契約プランが複雑であったりわかりにくかったりする場合、認識不足などを原因としたトラブルに発展する可能性が高くなるため注意が必要です。契約内容や料金設定がわかりやすく、疑問点に対してしっかりと向き合ってくれる家事代行業者を選ぶことをおすすめします。

損害賠償保険へ加入している家事代行業者を選ぶ

万が一のために、損害賠償保険へ加入している家事代行業者を選ぶとよいです。加入の有無の確認にくわえて、補償上限金額や補償の適用範囲もあわせて確認しておきます。
また、一般社団法人全国家事代行サービス協会による、「家事代行サービス認証」を取得している業者を選ぶのもひとつの手です。家事代行サービス認証とは、作業の質やトラブルに対する姿勢などを評価したものを指します。信頼できる業者であるかを判断する際の、ひとつの判断基準になるでしょう。
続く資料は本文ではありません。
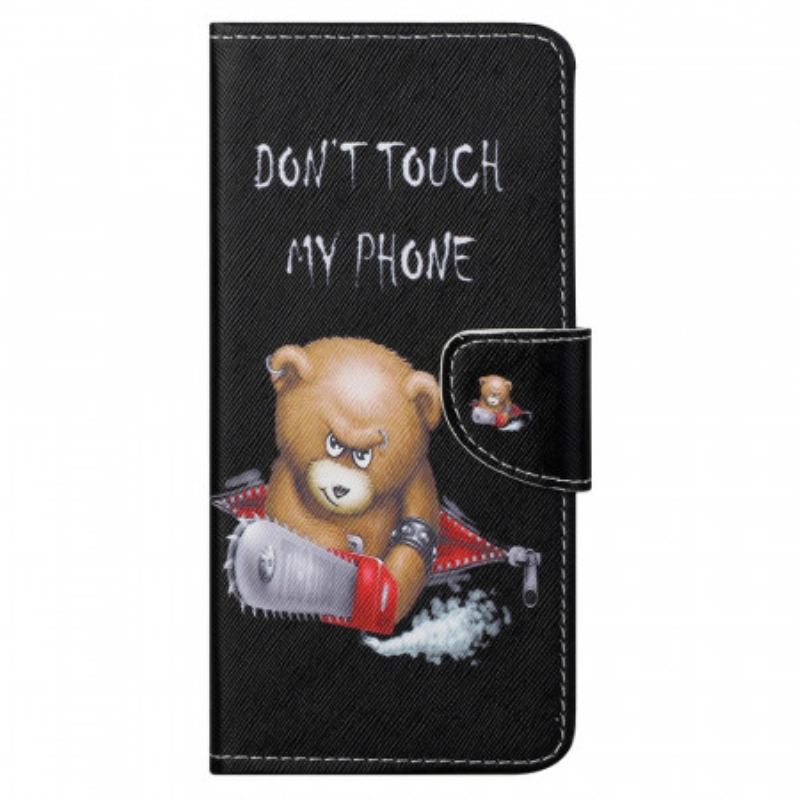 Capa De Couro Para Moto G41 / G31 Urso Perigoso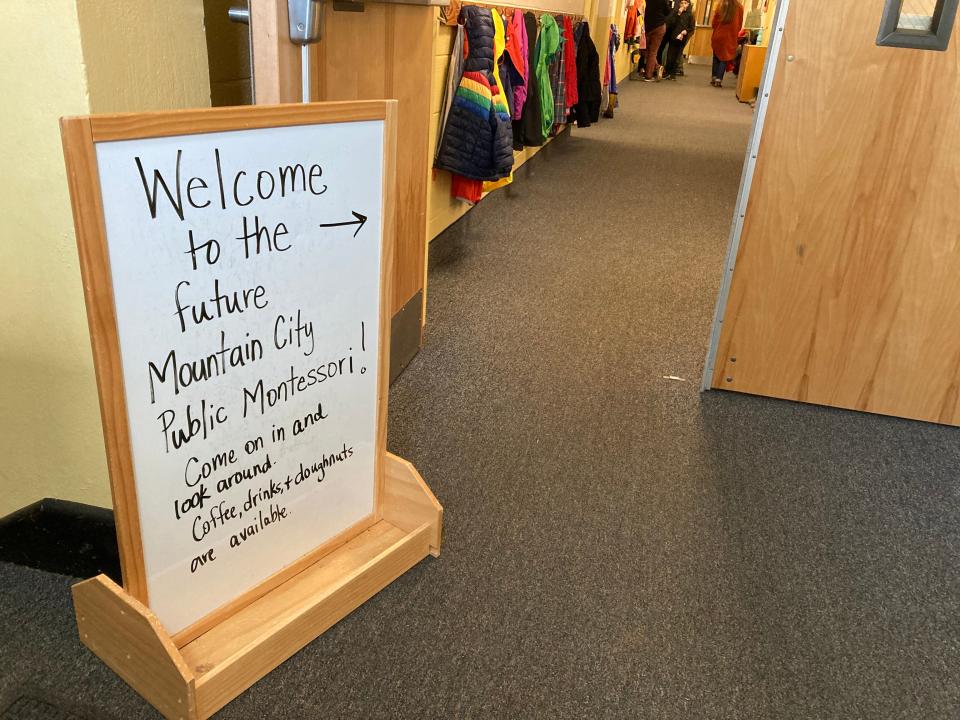 The entrance to Mountain City Public Montessori in downtown Asheville, which will open in August.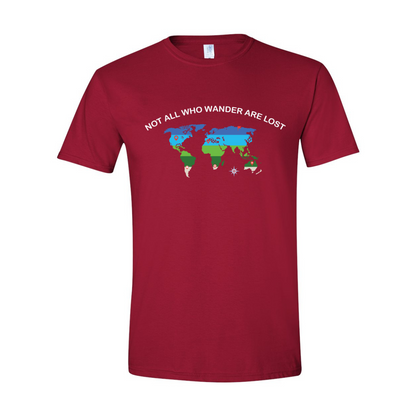 ADULT Unisex T-Shirt TRAB015 NOT ALL WHO WANDER ARE LOST MAP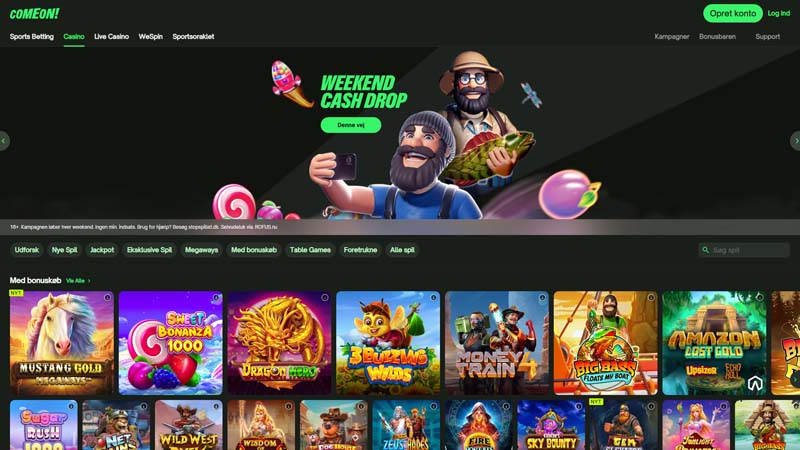 Thumbnail comeon-casino lobby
貴重品は金庫などに保管したり、カメラを設置したりする

貴重品は金庫に保管したりカメラを設置したりして、トラブルが発生しにくい環境を作ることは大切です。とくにカメラは盗難の抑止力になるだけでなく、万が一トラブルが発生した場合の証拠になる可能性もあります。ただしカメラを設置する際は、事前に業者とスタッフに撮影する旨を伝えておきましょう。
また、郵便物をはじめとする個人情報が記載された物の保管方法にも注意するとよいです。場合によっては「入ってはいけない部屋」として一室を指定し、貴重品や個人情報が記載された物をまとめて保管しておく方法もあります。

家事代行の作業前の状態を写真などに記録する

トラブルの発生を未然に防ぐことはできませんが、作業前の状態を写真などに記録しておく行為が、トラブル発生時の備えとなる場合もあります。以下は、作業前の状態を記録することで得られるメリットです。

・作業によって発生した破損や汚損であるかの確認ができる
・紛失や盗難に気付きやすくなる
・スタッフの作業内容やクオリティが確認できる
・トラブルが発生した際の証拠になる

部屋全体の記録がむずかしい場合は、作業を依頼する箇所のみを写真や動画に撮るのもよいといえます。トラブルの深刻化を防ぐためにも、作業前の状態を記録しておきましょう。

依頼内容を具体的に伝える

依頼内容を具体的に伝えることで、利用者とスタッフ間で発生しやすい認識の違いによるトラブルを防止する効果が期待できます。依頼内容を伝える際は、依頼内容を紙に書いて渡すとよいです。メモによってスタッフが依頼内容を正しく把握できるだけでなく、利用者が依頼内容を伝え忘れることも防止できます。以下は、伝えておくとよいポイントです。

・依頼したい内容
・依頼内容の詳細や求めるクオリティ
・作業で注意してほしいこと
・服の洗濯方法など、こだわりのある内容
・ペットがいる場合は、ペットへの対応や注意事項
・入られたくない場所や触れられたくない場所

また、依頼内容を伝える際は、依頼内容を時間内に終えられるか、疑問点がないかどうかをスタッフに確認することが大切です。あわせて追加料金が発生しないかどうかを確認できれば、料金面でも安心できるといえます。

スタッフの雇用形態を確認する

家事代行業者の雇用形態は主に2通りあります。ひとつは業者とスタッフが直接的な雇用関係を結ぶケースです。利用者とスタッフの間にトラブルが発生した際は業者がトラブル解決に努めてくれたり、作業の品質を一定に保つ教育が実施されていたりします。
ふたつは業者が仲介役となり、フリーランスをはじめとする個人事業主を利用者に紹介するケースです。利用者は個人と契約することになるため、トラブルが発生した場合は利用者が個人事業主と直接交渉する必要があります。なかには損害賠償保険に未加入の個人事業主がいることからも、個人契約には慎重な検討が必要です。
従って、家事代行に関するリスクを低減させたい場合は、できる限り家事代行業者と契約することをおすすめします。

家事代行トラブルを防ぐには事前準備が大切

人が作業をする以上、破損などのトラブルが発生する可能性はゼロではありません。トラブルを防ぐためには、契約内容や料金について確認したり事前準備をはじめとする対策を講じたりすることが大切です。
また、スタッフとのコミュニケーションを円滑に行うことは、トラブルを防止するだけでなく家事代行サービスの満足度を高める効果も期待できます。疑問点を解決したり要望をわかりやすく伝えたりして、便利な家事代行を安全に利用しましょう。